[Records from a data source]
◆ ◆ ◆

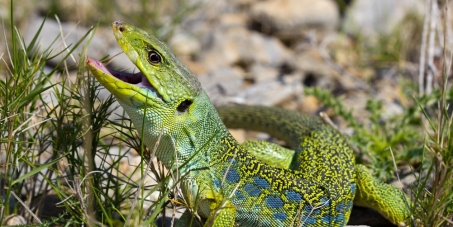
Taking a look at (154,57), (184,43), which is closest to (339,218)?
(154,57)

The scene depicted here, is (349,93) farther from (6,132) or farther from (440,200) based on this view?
(6,132)

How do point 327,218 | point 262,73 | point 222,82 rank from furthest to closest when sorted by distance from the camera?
point 262,73, point 222,82, point 327,218

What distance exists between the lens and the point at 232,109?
228 inches

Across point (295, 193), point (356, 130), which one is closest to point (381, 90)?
point (356, 130)

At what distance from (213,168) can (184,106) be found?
0.45 m

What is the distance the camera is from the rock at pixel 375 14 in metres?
9.90

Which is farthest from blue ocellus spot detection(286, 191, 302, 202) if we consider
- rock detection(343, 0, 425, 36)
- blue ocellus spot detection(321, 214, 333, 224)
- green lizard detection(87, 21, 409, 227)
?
rock detection(343, 0, 425, 36)

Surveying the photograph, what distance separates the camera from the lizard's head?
3326 millimetres

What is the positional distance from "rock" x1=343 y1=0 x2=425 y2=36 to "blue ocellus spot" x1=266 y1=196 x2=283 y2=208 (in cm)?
646

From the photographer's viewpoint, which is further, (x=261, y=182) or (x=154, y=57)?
(x=261, y=182)

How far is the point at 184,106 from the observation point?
355cm

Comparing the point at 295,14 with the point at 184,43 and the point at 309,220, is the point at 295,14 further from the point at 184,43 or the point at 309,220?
the point at 309,220

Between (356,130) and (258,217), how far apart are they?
7.29 ft

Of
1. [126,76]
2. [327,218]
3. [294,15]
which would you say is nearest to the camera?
[126,76]
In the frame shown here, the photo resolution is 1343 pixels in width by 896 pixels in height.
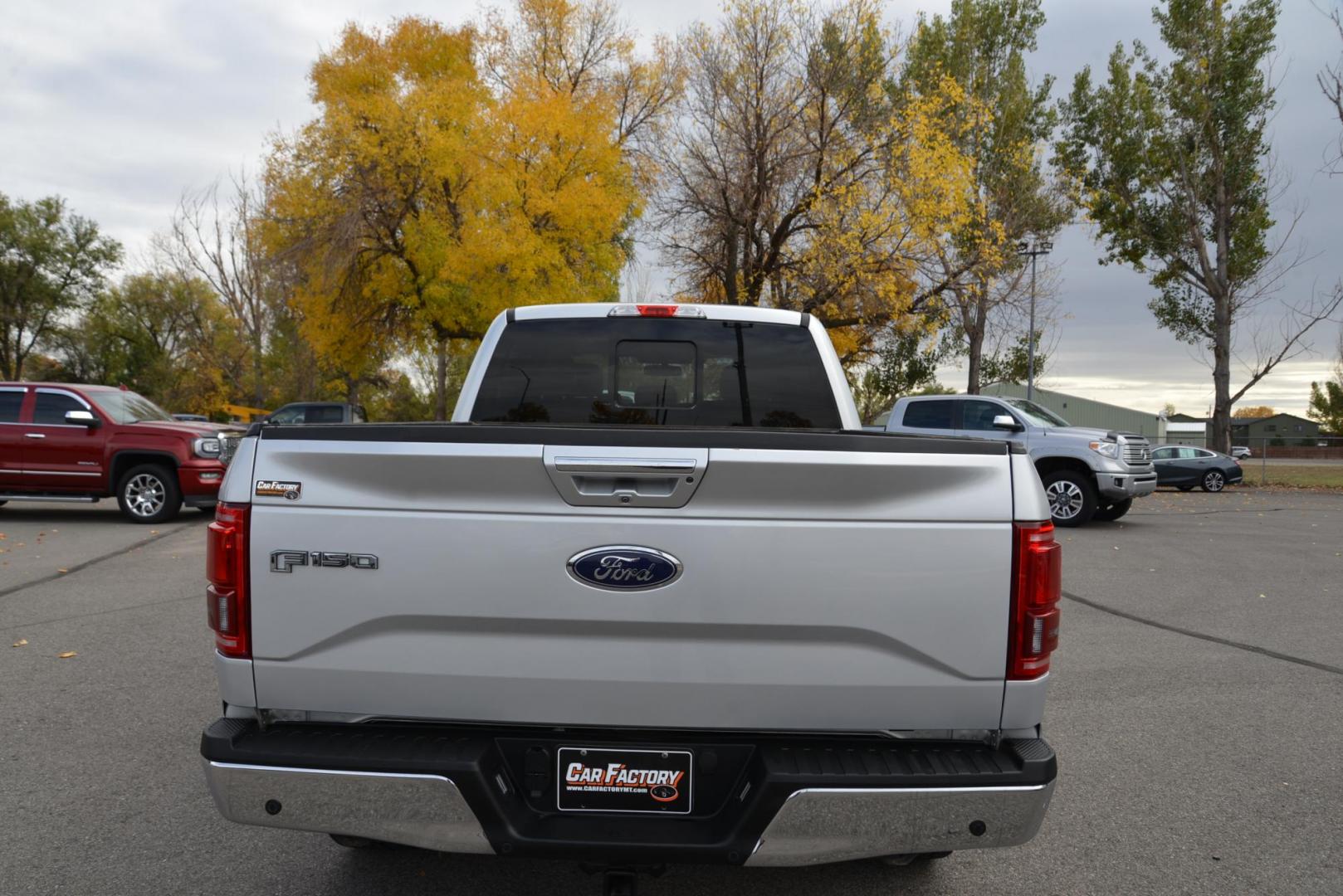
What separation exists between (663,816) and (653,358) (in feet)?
8.05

◆ ◆ ◆

**Aim:**
Rewrite the data from the line with "The scene depicted" up to and including the line with "point 262,73, point 222,82, point 327,218", replacing "camera" with "viewer" and keeping everything else the same. Return only those lines.

**Solved problem:**
The scene depicted here, is (349,93) farther from (6,132) or farther from (440,200) based on this view?
(6,132)

How do point 327,218 | point 262,73 | point 222,82 rank from furthest to closest when sorted by distance from the viewer?
point 262,73, point 222,82, point 327,218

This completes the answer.